### What you are asked to do
Copy out each of the following rows word for word, with no changes.

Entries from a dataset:
• • • •
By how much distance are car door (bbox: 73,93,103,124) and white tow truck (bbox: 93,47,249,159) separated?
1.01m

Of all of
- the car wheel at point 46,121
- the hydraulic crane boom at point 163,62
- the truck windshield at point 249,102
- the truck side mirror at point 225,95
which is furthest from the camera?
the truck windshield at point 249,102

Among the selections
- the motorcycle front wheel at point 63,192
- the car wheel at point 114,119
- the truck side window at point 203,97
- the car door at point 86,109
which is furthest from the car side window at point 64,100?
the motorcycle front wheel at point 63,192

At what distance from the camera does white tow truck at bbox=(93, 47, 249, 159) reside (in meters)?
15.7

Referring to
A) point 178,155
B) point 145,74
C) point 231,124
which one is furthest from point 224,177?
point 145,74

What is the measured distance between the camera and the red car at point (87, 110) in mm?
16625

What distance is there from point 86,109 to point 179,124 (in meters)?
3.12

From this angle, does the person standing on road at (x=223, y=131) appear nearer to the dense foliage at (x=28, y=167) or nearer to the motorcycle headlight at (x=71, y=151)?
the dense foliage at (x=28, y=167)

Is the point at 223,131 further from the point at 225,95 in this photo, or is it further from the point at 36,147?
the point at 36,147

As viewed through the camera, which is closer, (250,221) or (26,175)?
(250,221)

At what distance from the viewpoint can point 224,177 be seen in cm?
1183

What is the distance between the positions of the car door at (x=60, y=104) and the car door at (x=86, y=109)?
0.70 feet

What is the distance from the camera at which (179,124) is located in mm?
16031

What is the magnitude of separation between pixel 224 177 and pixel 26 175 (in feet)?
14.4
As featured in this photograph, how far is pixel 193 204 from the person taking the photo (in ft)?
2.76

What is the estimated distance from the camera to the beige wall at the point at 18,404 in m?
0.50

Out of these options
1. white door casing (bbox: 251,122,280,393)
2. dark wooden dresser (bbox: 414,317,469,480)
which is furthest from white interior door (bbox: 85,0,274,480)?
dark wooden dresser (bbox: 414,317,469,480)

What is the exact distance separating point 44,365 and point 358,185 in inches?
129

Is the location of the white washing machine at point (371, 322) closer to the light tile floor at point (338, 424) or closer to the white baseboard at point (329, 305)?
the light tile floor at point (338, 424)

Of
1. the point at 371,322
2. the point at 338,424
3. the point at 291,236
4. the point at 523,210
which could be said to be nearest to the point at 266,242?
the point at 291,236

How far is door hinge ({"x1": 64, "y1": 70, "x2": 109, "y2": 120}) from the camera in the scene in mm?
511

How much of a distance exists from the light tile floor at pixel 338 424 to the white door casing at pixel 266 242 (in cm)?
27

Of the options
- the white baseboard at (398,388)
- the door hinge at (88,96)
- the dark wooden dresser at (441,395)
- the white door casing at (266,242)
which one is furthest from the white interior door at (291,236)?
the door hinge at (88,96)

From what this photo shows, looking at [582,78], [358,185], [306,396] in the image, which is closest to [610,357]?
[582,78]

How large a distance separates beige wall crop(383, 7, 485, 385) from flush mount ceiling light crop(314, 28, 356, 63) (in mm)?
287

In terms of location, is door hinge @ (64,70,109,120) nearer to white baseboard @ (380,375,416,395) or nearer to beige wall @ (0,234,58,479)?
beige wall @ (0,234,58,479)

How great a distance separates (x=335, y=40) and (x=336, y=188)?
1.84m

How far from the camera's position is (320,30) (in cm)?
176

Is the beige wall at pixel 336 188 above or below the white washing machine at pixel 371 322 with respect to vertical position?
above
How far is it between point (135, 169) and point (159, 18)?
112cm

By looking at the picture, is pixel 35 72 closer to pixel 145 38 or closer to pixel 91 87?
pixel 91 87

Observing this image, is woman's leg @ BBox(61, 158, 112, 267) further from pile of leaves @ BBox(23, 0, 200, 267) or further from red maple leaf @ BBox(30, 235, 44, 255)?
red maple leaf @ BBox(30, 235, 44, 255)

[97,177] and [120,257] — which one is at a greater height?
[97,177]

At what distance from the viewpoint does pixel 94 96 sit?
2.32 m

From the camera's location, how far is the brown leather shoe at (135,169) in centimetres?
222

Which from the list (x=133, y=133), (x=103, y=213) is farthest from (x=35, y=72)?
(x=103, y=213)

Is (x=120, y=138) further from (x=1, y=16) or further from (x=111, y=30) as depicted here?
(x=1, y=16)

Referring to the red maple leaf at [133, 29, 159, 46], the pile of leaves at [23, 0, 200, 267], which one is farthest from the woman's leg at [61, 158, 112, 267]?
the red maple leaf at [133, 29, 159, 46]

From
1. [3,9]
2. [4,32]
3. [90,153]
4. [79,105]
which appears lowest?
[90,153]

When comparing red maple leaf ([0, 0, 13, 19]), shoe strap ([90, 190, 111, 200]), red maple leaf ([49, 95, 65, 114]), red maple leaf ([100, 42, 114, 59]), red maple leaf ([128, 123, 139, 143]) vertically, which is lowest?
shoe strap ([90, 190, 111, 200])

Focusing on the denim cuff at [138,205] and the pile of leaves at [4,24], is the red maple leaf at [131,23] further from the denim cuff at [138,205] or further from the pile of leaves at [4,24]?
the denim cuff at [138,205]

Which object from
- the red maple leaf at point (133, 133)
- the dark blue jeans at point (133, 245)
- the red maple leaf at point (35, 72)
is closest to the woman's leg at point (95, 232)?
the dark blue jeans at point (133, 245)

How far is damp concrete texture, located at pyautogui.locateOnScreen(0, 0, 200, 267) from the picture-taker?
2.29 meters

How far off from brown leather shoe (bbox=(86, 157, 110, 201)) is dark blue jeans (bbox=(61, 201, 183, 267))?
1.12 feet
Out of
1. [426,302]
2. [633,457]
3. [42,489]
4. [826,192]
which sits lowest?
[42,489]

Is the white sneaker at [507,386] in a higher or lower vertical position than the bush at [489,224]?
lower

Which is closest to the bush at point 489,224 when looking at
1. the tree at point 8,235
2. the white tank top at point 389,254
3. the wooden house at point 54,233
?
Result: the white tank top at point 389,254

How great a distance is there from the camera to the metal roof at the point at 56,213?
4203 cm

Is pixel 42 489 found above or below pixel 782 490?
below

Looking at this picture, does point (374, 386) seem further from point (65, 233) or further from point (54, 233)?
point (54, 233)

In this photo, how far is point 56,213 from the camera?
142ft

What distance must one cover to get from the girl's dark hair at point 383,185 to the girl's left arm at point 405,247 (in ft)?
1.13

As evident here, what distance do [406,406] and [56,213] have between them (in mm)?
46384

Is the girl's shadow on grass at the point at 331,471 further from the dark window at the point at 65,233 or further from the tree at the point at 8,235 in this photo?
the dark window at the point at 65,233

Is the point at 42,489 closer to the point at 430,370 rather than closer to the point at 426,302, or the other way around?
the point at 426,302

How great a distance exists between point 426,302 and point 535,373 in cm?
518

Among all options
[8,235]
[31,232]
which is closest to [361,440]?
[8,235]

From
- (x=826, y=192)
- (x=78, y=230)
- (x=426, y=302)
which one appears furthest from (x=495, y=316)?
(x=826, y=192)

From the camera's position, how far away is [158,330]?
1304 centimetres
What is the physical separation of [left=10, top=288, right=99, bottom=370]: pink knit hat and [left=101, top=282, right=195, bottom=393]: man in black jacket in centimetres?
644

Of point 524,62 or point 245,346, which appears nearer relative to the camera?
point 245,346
• • • •
### Completed task
By how much distance are car door (bbox: 73,93,103,124) and white tow truck (bbox: 93,47,249,159) separated?
1.01m

Of all of
- the car wheel at point 46,121
- the hydraulic crane boom at point 163,62
- the truck windshield at point 249,102
- the truck side mirror at point 225,95
which is furthest from the camera?
the truck windshield at point 249,102

Among the selections
- the motorcycle front wheel at point 63,192
- the car wheel at point 114,119
- the truck side window at point 203,97
- the car door at point 86,109
which is furthest from the car side window at point 64,100?
the motorcycle front wheel at point 63,192

At what distance from the camera does white tow truck at bbox=(93, 47, 249, 159) reside (in meters)?
15.7

Referring to
A) point 178,155
B) point 145,74
C) point 231,124
which one is furthest from point 224,177?
point 145,74

What is the measured distance between the camera and the red car at point (87, 110) in mm?
16625

What distance is there from point 86,109 to point 179,124 (in meters)?
3.12

From this angle, does the person standing on road at (x=223, y=131) appear nearer to the dense foliage at (x=28, y=167) or nearer to the motorcycle headlight at (x=71, y=151)?
the dense foliage at (x=28, y=167)

Is the point at 223,131 further from the point at 225,95 in this photo, or is it further from the point at 36,147?
the point at 36,147

As viewed through the camera, which is closer, (250,221) or (26,175)?
(250,221)

At what distance from the viewpoint can point 224,177 be seen in cm?
1183

What is the distance between the positions of the car door at (x=60, y=104) and the car door at (x=86, y=109)?
0.70 feet

What is the distance from the camera at which (179,124) is located in mm?
16031

What is the magnitude of separation between pixel 224 177 and pixel 26 175 (in feet)?
14.4
As featured in this photograph, how far is pixel 193 204 from the person taking the photo (in ft)?
2.76

What is the estimated distance from the camera to the beige wall at the point at 18,404 in m?
0.50

Out of these options
1. white door casing (bbox: 251,122,280,393)
2. dark wooden dresser (bbox: 414,317,469,480)
which is furthest from white interior door (bbox: 85,0,274,480)?
dark wooden dresser (bbox: 414,317,469,480)

What is the exact distance separating point 44,365 and point 358,185 in inches?
129

Is the location of the white washing machine at point (371, 322) closer to the light tile floor at point (338, 424) or closer to the white baseboard at point (329, 305)?
the light tile floor at point (338, 424)

Of
1. the point at 371,322
2. the point at 338,424
3. the point at 291,236
4. the point at 523,210
which could be said to be nearest to the point at 266,242?
the point at 291,236

How far is door hinge ({"x1": 64, "y1": 70, "x2": 109, "y2": 120}) from the camera in the scene in mm?
511

How much of a distance exists from the light tile floor at pixel 338 424 to the white door casing at pixel 266 242 (in cm)?
27

Of the options
- the white baseboard at (398,388)
- the door hinge at (88,96)
- the dark wooden dresser at (441,395)
- the white door casing at (266,242)
which one is furthest from the white interior door at (291,236)?
the door hinge at (88,96)

From what this photo shows, looking at [582,78], [358,185], [306,396] in the image, which is closest to [610,357]?
[582,78]

How large a distance separates beige wall crop(383, 7, 485, 385) from flush mount ceiling light crop(314, 28, 356, 63) (in mm)?
287

In terms of location, is door hinge @ (64,70,109,120) nearer to white baseboard @ (380,375,416,395) or nearer to beige wall @ (0,234,58,479)?
beige wall @ (0,234,58,479)

How great a distance separates (x=335, y=40) and (x=336, y=188)?
1.84m

How far from the camera's position is (320,30) (in cm)?
176

Is the beige wall at pixel 336 188 above or below the white washing machine at pixel 371 322 with respect to vertical position?
above
How far is it between point (135, 169) and point (159, 18)?
112cm

By looking at the picture, is pixel 35 72 closer to pixel 145 38 or closer to pixel 91 87?
pixel 91 87

Observing this image, is woman's leg @ BBox(61, 158, 112, 267) further from pile of leaves @ BBox(23, 0, 200, 267) or further from red maple leaf @ BBox(30, 235, 44, 255)?
red maple leaf @ BBox(30, 235, 44, 255)

[97,177] and [120,257] — which one is at a greater height?
[97,177]

At what distance from the viewpoint does pixel 94 96 sit?
2.32 m

From the camera's location, how far is the brown leather shoe at (135,169) in centimetres?
222

Which from the list (x=133, y=133), (x=103, y=213) is farthest from (x=35, y=72)?
(x=103, y=213)

Is (x=120, y=138) further from (x=1, y=16) or further from (x=111, y=30) as depicted here?
(x=1, y=16)

Referring to the red maple leaf at [133, 29, 159, 46], the pile of leaves at [23, 0, 200, 267], which one is farthest from the woman's leg at [61, 158, 112, 267]?
the red maple leaf at [133, 29, 159, 46]

From
1. [3,9]
2. [4,32]
3. [90,153]
4. [79,105]
which appears lowest?
[90,153]

When comparing red maple leaf ([0, 0, 13, 19]), shoe strap ([90, 190, 111, 200]), red maple leaf ([49, 95, 65, 114]), red maple leaf ([100, 42, 114, 59]), red maple leaf ([128, 123, 139, 143]) vertically, which is lowest?
shoe strap ([90, 190, 111, 200])

Focusing on the denim cuff at [138,205] and the pile of leaves at [4,24], is the red maple leaf at [131,23] further from the denim cuff at [138,205] or further from the pile of leaves at [4,24]?
the denim cuff at [138,205]

Which object from
- the red maple leaf at point (133, 133)
- the dark blue jeans at point (133, 245)
- the red maple leaf at point (35, 72)
is closest to the woman's leg at point (95, 232)?
the dark blue jeans at point (133, 245)

How far is damp concrete texture, located at pyautogui.locateOnScreen(0, 0, 200, 267) from the picture-taker?
2.29 meters

How far off from brown leather shoe (bbox=(86, 157, 110, 201)) is dark blue jeans (bbox=(61, 201, 183, 267))?
1.12 feet
Out of
1. [426,302]
2. [633,457]
3. [42,489]
4. [826,192]
which sits lowest?
[42,489]

Is the white sneaker at [507,386] in a higher or lower vertical position than the bush at [489,224]?
lower

Which is closest to the bush at point 489,224 when looking at
1. the tree at point 8,235
2. the white tank top at point 389,254
3. the wooden house at point 54,233
?
Result: the white tank top at point 389,254

How great a distance is there from the camera to the metal roof at the point at 56,213?
4203 cm

Is pixel 42 489 found above or below pixel 782 490?
below

Looking at this picture, does point (374, 386) seem further from point (65, 233) or further from point (54, 233)?
point (54, 233)

In this photo, how far is point 56,213 from the camera?
142ft

What distance must one cover to get from the girl's dark hair at point 383,185 to the girl's left arm at point 405,247 (in ft)?
1.13

As evident here, what distance do [406,406] and [56,213] have between them (in mm)?
46384

Is the girl's shadow on grass at the point at 331,471 further from the dark window at the point at 65,233 or further from the tree at the point at 8,235 in this photo?
the dark window at the point at 65,233

Is the point at 42,489 closer to the point at 430,370 rather than closer to the point at 426,302, or the other way around?
the point at 426,302

How great a distance exists between point 426,302 and point 535,373 in cm?
518

Among all options
[8,235]
[31,232]
which is closest to [361,440]?
[8,235]

From
- (x=826, y=192)
- (x=78, y=230)
- (x=426, y=302)
which one appears furthest from (x=495, y=316)?
(x=826, y=192)

From the camera's position, how far away is [158,330]?
1304 centimetres
What is the physical separation of [left=10, top=288, right=99, bottom=370]: pink knit hat and [left=101, top=282, right=195, bottom=393]: man in black jacket in centimetres?
644

Of point 524,62 or point 245,346, which appears nearer relative to the camera?
point 245,346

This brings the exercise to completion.